Today, the U.S. Supreme Court imposed a new standard on employers seeking to comply with federal employment discrimination laws in its 5-4 decision in Ricci v. DeStefano, a race discrimination lawsuit against the city of New Haven, Connecticut.
Ricci involved the claim by one Latino and nine White firefighters that the city’s decision not to certify the results of a firefighter promotion test discriminated against them. After the test was administered, the city had found that it had a discriminatory effect. The city concluded the test was biased and, after extensive consideration and five public hearings, chose to abandon the discriminatory exam, in order to avoid facing a discrimination lawsuit. Two lower courts agreed that the city made the correct decision.

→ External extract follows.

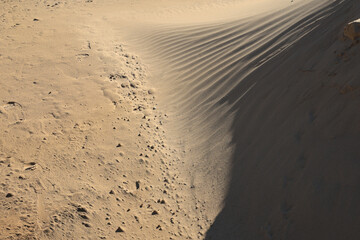 Texture of sand and earth, sand dunes and mountains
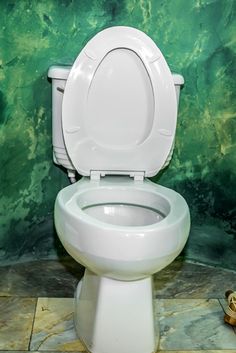 a white toilet sitting in a bathroom next to a green wall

However, the Supreme Court ruled, in an opinion by Justice Anthony Kennedy, that the city violated Title VII of the Civil Rights Act, which prohibits employers from discriminating on the basis of race, religion, gender, and national origin, by not certifying the test. In doing so, the Court created a new standard that gives employers very little room to rectify situations where a policy is found to have a discriminatory effect after the policy has been applied.
“[E]mployers will now face a convoluted minefield when attempting to protect workers from discrimination, said Wade Henderson, president and CEO of the Leadership Conference on Civil Rights. “The Court’s decision is clearly contrary to Congress’ intent in passing Title VII of the Civil Rights Act of 1964. It leaves employers in a quandary, and gives them a disincentive to voluntarily ensure a fair workplace.”
In her dissent, Justice Ruth Bader Ginsburg referenced the history of discrimination in fire departments around the country and in New Haven, as well as current disparities in fire departments. She stated that the Court’s decision forces New Haven to be served by a “fire department in which members of racial and ethnic minorities are rarely seen in command positions.”
Ginsburg said that restricting what employers can do after a policy is found to be discriminatory runs counter to the intent of Title VII, citing previous Supreme Court decisions. She said that by straying so far from precedent, the decision “will not have staying power.”